We spent a lot of time after the last leg discussing when to race the weather and when to race the fleet, and it’s pretty clear we are racing the weather at the moment. I’m sure all the other boats feel the same way. Get through this low and then figure out who is where and go from there! The biggest priority for the next few days is making sure this boat and the five of us onboard stay in good shape, and that we maintain the ability to sail fast in whichever direction we choose. I’m sure, when the winds abate and the blinds open, scheds will matter more and positioning will again be a priority, but for now it’s acclimating to these new conditions and keeping everything under control!

The Ocean Race 2022-23 – 26 February 2023, Leg 3 onboard 11th Hour Racing Team. Fresh conditions at the start of Leg 3.
Charlie Enright driving from the hatch during a period of light wind.

🕒 1130 UTC

What a start to Leg 3 … for those that missed it, a quick recap. Within 45-minutes of the start of the longest leg in the history of The Ocean Race, Charlie Enright made the decision to suspend racing due to an issue with the mainsail battens. Charlie made the call to make the repair right away, which would allow them to use equipment from the shore team, rather than using up the valuable spares they keep onboard.

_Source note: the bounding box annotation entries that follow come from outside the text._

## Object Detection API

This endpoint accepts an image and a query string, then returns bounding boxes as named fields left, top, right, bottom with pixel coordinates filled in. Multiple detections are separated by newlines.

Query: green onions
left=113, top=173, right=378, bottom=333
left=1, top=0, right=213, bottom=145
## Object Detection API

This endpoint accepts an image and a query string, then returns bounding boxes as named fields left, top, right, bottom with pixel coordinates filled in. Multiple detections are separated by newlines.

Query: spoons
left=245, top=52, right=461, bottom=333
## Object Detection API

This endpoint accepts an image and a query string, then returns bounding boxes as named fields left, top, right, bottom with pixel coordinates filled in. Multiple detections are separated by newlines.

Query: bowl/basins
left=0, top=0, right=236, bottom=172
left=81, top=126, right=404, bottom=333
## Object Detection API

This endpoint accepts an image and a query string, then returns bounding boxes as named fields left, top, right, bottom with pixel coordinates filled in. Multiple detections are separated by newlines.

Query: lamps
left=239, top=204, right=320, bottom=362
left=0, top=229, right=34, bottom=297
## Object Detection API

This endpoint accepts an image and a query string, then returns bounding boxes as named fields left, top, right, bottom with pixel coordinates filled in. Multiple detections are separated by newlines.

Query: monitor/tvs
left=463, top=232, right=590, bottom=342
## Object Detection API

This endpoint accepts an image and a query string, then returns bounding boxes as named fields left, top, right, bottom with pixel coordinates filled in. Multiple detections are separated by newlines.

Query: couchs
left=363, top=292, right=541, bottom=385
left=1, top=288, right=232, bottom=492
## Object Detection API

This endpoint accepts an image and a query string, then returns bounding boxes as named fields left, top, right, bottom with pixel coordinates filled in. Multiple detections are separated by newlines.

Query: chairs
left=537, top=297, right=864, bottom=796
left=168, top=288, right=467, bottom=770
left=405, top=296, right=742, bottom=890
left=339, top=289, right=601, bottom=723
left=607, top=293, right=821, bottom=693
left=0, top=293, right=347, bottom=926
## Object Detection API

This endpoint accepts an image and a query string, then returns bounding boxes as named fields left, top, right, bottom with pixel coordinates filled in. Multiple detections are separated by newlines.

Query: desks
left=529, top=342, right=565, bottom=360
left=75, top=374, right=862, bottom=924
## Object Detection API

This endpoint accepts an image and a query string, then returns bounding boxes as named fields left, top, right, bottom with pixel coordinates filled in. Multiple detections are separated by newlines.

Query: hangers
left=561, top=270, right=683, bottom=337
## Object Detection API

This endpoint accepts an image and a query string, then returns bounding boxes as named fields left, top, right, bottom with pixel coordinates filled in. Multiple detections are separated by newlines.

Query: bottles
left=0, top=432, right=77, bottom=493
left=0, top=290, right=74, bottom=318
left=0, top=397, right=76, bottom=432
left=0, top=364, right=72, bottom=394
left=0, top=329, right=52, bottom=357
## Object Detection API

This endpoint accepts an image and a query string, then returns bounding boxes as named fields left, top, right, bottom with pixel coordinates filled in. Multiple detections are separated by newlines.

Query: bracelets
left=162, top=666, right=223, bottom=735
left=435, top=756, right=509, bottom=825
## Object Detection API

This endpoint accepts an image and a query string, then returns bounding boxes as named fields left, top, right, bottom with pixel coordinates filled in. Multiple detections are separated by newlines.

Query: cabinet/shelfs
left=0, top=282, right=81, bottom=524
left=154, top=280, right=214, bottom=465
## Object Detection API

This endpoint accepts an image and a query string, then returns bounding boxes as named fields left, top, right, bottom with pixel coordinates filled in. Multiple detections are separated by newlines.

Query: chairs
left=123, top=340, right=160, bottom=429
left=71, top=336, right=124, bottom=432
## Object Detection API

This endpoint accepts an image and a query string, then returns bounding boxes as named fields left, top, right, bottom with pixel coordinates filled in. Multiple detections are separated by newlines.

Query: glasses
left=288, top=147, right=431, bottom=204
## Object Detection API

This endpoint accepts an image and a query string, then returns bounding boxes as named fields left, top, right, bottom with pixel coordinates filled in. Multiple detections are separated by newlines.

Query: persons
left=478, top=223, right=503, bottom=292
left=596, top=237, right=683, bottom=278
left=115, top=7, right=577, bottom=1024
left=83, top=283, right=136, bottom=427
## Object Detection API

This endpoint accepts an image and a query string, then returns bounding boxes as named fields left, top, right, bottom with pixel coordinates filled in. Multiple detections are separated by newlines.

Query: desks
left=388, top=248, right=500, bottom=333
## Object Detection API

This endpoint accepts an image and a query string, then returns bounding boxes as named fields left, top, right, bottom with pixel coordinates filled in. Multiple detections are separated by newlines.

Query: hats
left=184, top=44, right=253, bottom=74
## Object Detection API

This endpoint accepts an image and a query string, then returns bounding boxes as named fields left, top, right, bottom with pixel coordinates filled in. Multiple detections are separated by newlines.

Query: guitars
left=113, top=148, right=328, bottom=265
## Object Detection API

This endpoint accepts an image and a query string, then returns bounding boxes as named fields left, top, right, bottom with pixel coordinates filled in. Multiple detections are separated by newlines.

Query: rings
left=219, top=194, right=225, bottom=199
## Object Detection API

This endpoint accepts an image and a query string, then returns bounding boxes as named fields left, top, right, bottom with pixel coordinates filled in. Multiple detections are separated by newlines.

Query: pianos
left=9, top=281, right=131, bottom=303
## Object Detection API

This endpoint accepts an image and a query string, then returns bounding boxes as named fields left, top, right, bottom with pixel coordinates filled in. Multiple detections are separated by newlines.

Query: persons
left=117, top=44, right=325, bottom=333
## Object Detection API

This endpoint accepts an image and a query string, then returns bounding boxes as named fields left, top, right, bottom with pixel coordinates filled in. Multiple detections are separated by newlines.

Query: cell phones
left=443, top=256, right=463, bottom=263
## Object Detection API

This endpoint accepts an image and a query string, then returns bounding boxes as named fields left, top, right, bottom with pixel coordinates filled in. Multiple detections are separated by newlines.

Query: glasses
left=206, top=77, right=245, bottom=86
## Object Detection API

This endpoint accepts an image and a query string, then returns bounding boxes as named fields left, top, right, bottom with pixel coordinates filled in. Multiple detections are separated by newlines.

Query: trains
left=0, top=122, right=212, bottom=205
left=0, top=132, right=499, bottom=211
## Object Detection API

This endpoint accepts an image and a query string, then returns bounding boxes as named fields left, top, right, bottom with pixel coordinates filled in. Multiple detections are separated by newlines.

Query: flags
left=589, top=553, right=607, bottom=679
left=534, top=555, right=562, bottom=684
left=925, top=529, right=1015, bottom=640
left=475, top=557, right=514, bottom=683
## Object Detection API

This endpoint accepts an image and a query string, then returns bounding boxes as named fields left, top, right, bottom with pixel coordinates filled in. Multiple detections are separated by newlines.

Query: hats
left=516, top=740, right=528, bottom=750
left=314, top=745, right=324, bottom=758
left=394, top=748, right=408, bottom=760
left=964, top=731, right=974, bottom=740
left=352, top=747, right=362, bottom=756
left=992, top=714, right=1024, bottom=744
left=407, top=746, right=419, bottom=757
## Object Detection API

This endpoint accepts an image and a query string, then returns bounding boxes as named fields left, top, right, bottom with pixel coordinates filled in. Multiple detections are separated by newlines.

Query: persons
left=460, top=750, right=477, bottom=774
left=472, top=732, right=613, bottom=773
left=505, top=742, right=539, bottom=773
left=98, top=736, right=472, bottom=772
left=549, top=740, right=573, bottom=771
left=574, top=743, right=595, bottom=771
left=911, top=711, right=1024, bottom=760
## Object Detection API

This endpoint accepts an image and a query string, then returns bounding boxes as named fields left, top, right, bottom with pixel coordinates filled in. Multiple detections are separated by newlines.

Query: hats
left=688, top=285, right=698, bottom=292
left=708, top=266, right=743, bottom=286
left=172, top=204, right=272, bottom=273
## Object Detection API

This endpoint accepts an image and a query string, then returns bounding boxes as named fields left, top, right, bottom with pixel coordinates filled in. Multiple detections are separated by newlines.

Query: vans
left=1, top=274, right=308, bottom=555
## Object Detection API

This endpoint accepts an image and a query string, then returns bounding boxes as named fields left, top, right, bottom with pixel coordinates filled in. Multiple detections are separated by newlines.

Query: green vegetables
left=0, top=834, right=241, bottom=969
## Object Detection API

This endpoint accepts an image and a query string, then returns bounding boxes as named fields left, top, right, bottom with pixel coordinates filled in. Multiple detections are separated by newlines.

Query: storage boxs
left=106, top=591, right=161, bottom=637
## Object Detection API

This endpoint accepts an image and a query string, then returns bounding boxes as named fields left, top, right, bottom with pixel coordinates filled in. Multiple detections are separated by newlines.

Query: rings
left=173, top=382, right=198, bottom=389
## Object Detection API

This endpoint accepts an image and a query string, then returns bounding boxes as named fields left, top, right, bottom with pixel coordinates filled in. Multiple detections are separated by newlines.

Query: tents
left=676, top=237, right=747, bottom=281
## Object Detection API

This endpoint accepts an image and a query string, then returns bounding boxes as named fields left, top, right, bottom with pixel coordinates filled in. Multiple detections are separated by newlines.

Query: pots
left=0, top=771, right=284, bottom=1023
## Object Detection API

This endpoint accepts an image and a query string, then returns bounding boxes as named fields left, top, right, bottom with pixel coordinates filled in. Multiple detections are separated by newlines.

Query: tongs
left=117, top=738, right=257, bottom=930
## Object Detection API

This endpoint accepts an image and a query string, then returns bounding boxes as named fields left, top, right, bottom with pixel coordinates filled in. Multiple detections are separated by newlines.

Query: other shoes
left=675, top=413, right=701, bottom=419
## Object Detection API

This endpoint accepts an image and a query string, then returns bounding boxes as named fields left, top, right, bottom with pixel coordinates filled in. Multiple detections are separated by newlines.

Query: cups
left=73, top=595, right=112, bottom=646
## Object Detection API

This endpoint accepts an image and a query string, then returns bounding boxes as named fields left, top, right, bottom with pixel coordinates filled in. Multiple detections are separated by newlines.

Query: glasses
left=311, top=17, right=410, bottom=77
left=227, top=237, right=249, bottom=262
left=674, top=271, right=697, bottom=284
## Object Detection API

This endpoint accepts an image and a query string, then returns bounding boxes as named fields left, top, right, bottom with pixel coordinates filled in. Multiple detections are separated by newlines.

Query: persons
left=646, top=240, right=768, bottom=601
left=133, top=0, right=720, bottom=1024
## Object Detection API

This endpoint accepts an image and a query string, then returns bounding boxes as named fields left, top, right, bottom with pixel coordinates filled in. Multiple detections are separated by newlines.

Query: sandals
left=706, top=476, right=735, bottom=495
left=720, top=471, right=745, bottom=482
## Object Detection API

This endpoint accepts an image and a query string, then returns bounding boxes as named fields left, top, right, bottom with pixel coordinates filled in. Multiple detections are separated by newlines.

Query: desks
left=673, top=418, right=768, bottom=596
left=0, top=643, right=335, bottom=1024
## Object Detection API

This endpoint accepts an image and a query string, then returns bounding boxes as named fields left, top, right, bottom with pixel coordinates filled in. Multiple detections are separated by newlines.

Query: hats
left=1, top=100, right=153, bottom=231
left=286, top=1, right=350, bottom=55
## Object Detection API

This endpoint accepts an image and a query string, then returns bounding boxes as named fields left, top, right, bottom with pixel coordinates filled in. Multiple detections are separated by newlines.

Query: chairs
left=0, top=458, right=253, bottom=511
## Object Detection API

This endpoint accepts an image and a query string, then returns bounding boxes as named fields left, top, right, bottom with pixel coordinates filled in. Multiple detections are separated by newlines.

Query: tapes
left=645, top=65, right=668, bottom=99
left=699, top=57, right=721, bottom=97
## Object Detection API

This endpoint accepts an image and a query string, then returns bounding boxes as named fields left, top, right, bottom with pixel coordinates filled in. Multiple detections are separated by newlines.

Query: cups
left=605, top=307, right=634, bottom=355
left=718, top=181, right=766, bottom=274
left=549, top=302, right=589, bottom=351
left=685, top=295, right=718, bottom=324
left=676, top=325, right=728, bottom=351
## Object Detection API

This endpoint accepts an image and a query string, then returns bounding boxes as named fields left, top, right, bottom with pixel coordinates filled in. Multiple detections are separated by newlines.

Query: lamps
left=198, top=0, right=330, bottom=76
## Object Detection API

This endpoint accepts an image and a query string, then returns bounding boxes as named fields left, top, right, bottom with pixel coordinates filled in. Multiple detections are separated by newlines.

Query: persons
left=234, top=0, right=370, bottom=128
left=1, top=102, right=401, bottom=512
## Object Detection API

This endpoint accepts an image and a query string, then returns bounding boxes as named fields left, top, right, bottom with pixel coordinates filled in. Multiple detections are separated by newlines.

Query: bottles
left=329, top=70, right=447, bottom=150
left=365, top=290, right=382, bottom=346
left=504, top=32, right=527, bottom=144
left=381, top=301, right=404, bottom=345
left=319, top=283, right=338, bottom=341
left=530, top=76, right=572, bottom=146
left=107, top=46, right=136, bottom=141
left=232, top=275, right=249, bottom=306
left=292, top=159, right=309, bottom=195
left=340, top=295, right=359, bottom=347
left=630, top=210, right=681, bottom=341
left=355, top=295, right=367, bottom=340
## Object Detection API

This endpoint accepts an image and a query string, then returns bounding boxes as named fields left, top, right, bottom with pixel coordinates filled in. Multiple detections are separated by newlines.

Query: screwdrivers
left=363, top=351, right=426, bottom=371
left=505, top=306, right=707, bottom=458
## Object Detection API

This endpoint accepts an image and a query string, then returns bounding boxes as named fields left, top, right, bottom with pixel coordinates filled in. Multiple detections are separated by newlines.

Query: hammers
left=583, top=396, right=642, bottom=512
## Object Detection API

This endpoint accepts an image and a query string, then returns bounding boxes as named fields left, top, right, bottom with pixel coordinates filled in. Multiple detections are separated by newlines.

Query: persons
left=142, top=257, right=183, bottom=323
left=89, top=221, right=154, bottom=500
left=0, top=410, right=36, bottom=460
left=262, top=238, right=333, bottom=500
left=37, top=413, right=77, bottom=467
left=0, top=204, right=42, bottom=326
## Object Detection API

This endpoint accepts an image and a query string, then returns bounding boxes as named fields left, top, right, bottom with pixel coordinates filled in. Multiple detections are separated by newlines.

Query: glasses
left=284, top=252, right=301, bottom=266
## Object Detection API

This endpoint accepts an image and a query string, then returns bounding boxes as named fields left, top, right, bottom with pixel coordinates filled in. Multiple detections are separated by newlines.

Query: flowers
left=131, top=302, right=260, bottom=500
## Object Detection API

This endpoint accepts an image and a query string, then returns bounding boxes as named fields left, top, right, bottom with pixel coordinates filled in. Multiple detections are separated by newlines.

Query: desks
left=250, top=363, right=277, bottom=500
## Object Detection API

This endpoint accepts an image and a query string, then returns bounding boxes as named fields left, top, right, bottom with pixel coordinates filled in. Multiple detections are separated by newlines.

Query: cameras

A quick fix with support from the shore team, and after the minimum two hour wait, at 1707 local they crossed through the same point they suspended racing at, and were off – destination Itajaí, Brazil.

Before they departed, the tactical decision was whether to stay close to shore and hug the coastline down past Cape of Good Hope, or head south, to pick up the stronger downward winds about 300 miles offshore. Navigator Simon Fisher had talked about the importance of sticking with the pack and overnight, 11th Hour Racing Team has managed to catch up with the leading three boats, as they all now negotiate how they will cross the high pressure ridge that is blocking their path to the highway south.

Live from Amory Ross onboard:

We spent a good deal of time yesterday morning reminiscing about crazy Cape Town In-Port Races and leg starts, fully aware that it was likely to be another memorable one. It certainly was! Three short laps on a reaching course in building breeze, 25 knots on the first, 35 on the second, and 40-45 on the third, made for a fast circuit of Table Bay, but not without a last-gybe hang up and a full shut off of the wind. I’m sure much has been said by now, but it was a rational decision to hit pause and make sure we leave for the South as prepared as we can be, and spares are a big part of that.

Once finally out from under the wind shadow of Cape Town, we again had almost 40 knots of wind on the nose and another early test for the crew and the boat. Those winds gradually eased off overnight and now we sit, becalmed, as we have for most of the morning. We are however being pushed around by the Agulhas current, which would explain for the funkiness in the tracks. The goal is to get south but if our boat speed isn’t greater than the current, which is impossible to model accurately, then we instead slide east, west or north, and that’s a little of what’s happening.

Nobody is super stressed about it because we’ll have a massive low and 40-plus knots to soon contend with, and more opportunities to catch up with the fleet down the road. We are where we are and we don’t have the same conditions as the rest of the fleet, so we have to make the most of what we currently have and really work on settling in. It’s going to be a long month onboard!

The Ocean Race 2022-23 – 26 February 2023, Leg 3 onboard 11th Hour Racing Team. Fresh conditions at the start of Leg 3. Charlie Enright (L) and Justine Mettraux (R) look for any wind on the horizon to escape Table Bay and it’s mountainous landscape.